  • Instead of going to Beijing and Shanghai, look at the 20 major city markets in China if you are thinking of selling to Chinese consumers. Now is a good time to get into services for Chinese consumers. Think of cities like Dalian, Hangzhou, Ningbo, Xiamen, Guangzhou, Wuhan, Nanchang, Chongqing, Chengdu, Fuzhou, Kunming, Nanning, Nanjing, etc. If you want to get into China under the radar (in my opinion, always a wise strategy), these are places to look at very seriously. If you need knowledge workers, as in programming or game production or pharmaceuticals, pay special attention to the local universities, and partnering with them to hire their graduating students. If you show the cash and commitment, and can guarantee jobs for their students, you will get multiple offers of good deals.
  • Guangdong and Zhejiang are the two largest manufacturing provinces in China. Guangdong’s factories depend on a huge pool of unskilled immigrant laborers, mostly young women, from Sichuan and other provinces. These factories and workers are going to be hit hard because of their dependency on the US market. There is too much overcapacity, too little value-added, and too little profit for most of these factories to move up the value chain. Unemployment in Guangdong and Sichuan will become a major issue. Zhejiang’s factories are mostly family-owned, and it has less reliance on immigrant workers. Because of Zhejiang’s strong private sector and private wealth, they will be able to make the adjustment in market demand from exports to domestic Chinese consumption more quickly.

--------------------------------------------------

◆ WORK INSTRUCTION 1 ◆
According to the passage on doing business in China, which two provinces are the largest manufacturing provinces in the country?
◆ WORK INSTRUCTION 2 ◆
Continue the passage on doing business in China after its last sentence.
The rows that follow aren't needed for anything here.

--------------------------------------------------

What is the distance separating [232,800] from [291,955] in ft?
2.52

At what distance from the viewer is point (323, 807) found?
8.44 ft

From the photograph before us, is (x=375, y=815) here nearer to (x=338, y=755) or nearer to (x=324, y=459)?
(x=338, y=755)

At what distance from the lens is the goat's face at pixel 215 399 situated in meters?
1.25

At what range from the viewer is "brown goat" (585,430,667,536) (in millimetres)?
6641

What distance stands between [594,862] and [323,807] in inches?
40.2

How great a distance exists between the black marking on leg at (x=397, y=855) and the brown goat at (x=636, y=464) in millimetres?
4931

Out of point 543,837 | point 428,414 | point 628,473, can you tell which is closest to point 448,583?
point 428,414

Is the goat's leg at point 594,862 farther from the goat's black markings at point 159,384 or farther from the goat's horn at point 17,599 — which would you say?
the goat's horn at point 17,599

--------------------------------------------------

◆ RESULT 1 ◆
Guangdong and Zhejiang.

◆ RESULT 2 ◆
  • If you are a private equity or hedge fund investor, you need to think about investment horizons. In order to make up for the dropoff in exports, Beijing and provincial governments would naturally think of investing more in infrastructure. So far, most of this money has gone into infrastructure, manufacturing and real estate. The problem is that these areas are already built up and have over-capacity. They are really at a loss about what to do. If you can help and offer investments which create jobs and upgrade the skill force, you are in a good position. Be sure to get your money and profit back within 15 years (by 2023). That is because if you are selling to Chinese consumers, you are selling to the current group who are in their 20s – 40s. By 2023, China’s demographics will fall off a cliff because of the one-child policy, and they will be in savings mode instead of spending mode.
  • When it comes to modernization, China is crossing a 30-foot chasm with a 20-foot rope, with each foot representing one year. China’s hardware development and infrastructure are very impressive and are the most modern in the world, as the Beijing Olympics showed. The hardest part to modernize is peoples’ mentality as the tainted milk scandal has shown. China’s aging demographics do not give it enough time to cross the chasm, so Chinese will get old before they get modern. When that happens, China will look like a bigger version of Japan, and will have all the problems Japan has today. Just hope that China has a national healthcare system in place by then.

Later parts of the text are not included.